Red Hat Bugzilla – Bug 471648
Cpuscaling failures on Dunnington Processors
Last modified: 2014-03-25 20:55:50 EDT
Created attachment 323641 [details]
4 node x3950 m2 64 bit results.xml
Description of problem: cpuscaling test fails on Dunnington Processors.
Version-Release number of selected component (if applicable):
How reproducible: Everytime
Steps to Reproduce:
1. Install RHEL 5.2 on x3850M2/x3950M2 32 or 64 bit with Dunnington Processors
2. Install HTS
3. Add cpuscaling test hts plan --add --test cpuscaling --device cpu0
4. Verify cpuspeed is working #service cpuspeed status
5. run hts certify --test cpuscaling
See attached results files.
Created attachment 323642 [details]
1 node with 5.3 32 bit
The failure between 5.2 and 5.3 is slightly different.

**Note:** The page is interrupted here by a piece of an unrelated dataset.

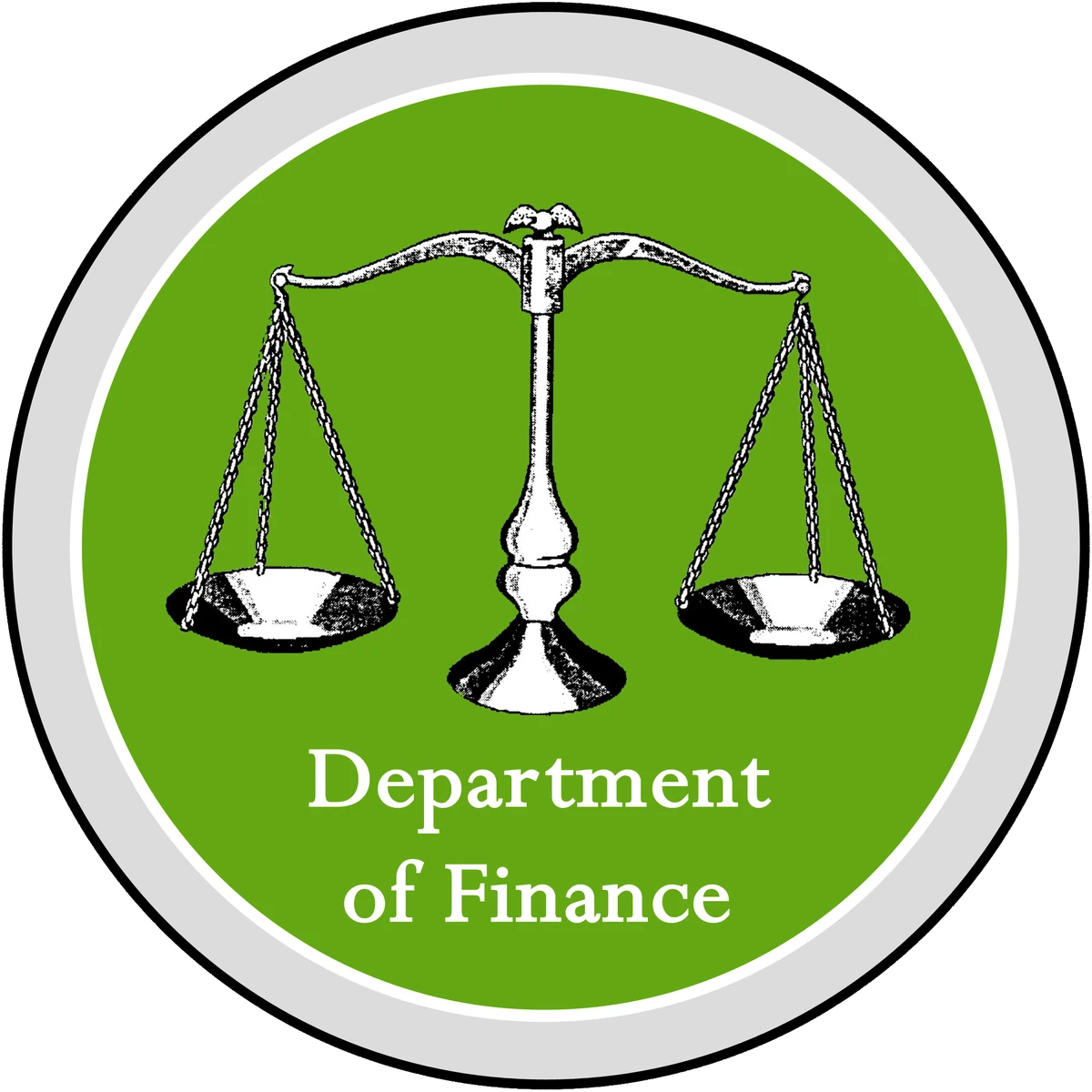 Department of Finance Wikination Fandom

One of the systems we are trying to test is a 96 core system.
Also I was trying to find the point of failure within the script, you are running cpufreq-selector, I am able to run this command but notice there is no return code even if you give this command bogus info. I don't think that this has any bearing on the current bug but that could present problems in the future.
I just tried the test on a 1 node with 5.3 snapshot 3 and cpuscaling test passes.
Created attachment 324341 [details]
5.3 snapshot 3 .123 PAE kernel
I don't think the scaling ability is a limitation of the 5.2 kernel.
I can run the following commands on my 4 node
#for x in `seq 0 95` ; do cpufreq-selector --cpu $x -f 2128000; done
#for x in `seq 0 95` ; do echo $x `cat cpu"$x"/cpufreq/cpuinfo_cur_freq`; done
and change the speed value in the first command (after -f) and run the second command without getting any errors and see the speeds change.
Please run the following at slowest settings, on-demand, and performance:
`time echo "scale=2^12;4*a(1)" | bc -l`
Please respond with the time of each run, and what the cpuinfo_cur_freq is set to.
This should show if the issue is the HTS or in the cpuscaling. This should be the manual way to test cpuscaling.
Engineering please update if you disagree with this update.
I am now experiencing a failure with rc-1 and 5.3-12 test suite.
Please confirm which kernel version you last used were it worked, or which kernel version you were testing with in snap 3. Then please confirm the uname -a of the current kernel were it is is failing.
Created attachment 328786 [details]
results of RC2 with 5.3-12
When I do #hts plan. The cpuscaling test is left off. In order to run the scaling test I have to manually add the test.
#hts plan --add --test cpuscaling --device 0
Do I only have to add it for cpu0 or do I have to add it for cpu0-X?
#lshal | grep throttle
yields false, meaning it doesn't see the ability to scale the cpu's as enabled.
Update from engineering:
The lshal output isn't directly a failure however in this case it may vary well be related. IMO this is going to be a kernel or BIOS issue that needs to get sorted. If it used to work in an earlier 5.3 beta then there's probably some code change in the kernel. FWIW, gcase had discovered a cpuscaling patch that was introduced in the -119 kernel, where in that situation it was the opposite, -119 on worked in his case and -118 and earlier fails (IIRC).
In the last result attachment the values that /sys sees as available for the
CPU speeds are...
...and the test does not appear to be complaining that the OS is failing to
report speed changes occurred however the actual time measured work is
completed in effectively the same length of time for all speed settings. Based
on the below values my guess is the system is stuck in it's highest speed
setting and is not throttling down...
On Demand: 16.07
...I suspect On Demand is showing a slower time than Minimum speed due to
trying to calculate what setting to move to, however what we should have seen
is that Minimum is the slowest, Maximum and Performance are all but equal and
On Demand is ever so slightly slower than Maximum/Performance.
Created attachment 329034 [details]
results run with 5.3-12 on 5.2
Created attachment 329054 [details]
1 Node 32 bit Cpuscaling
Hwcert Bugzilla = 470126
4 X 6 Core Dunnington Processors
Created attachment 329096 [details]
4 node 64 bit
64 bit 4 node
96 Core Scaling test Dunnington (4*4*6)
Comment 19 is relevant to hwcert BZ 471091
Created attachment 329118 [details]
5.3 rc 1 node
Created attachment 329146 [details]
4 node 64 bit 53RC2 64 bit
Adam, IIRC the cert where this bug originated has been completed right? If so, can this bug be closed or is there still some issue that needs sorting in the test suite?
Opps, forgot to say "Hi" and "Thanks" :)
v7-1.1 has also been released since this bug was opened. AFAIK this items is resolved.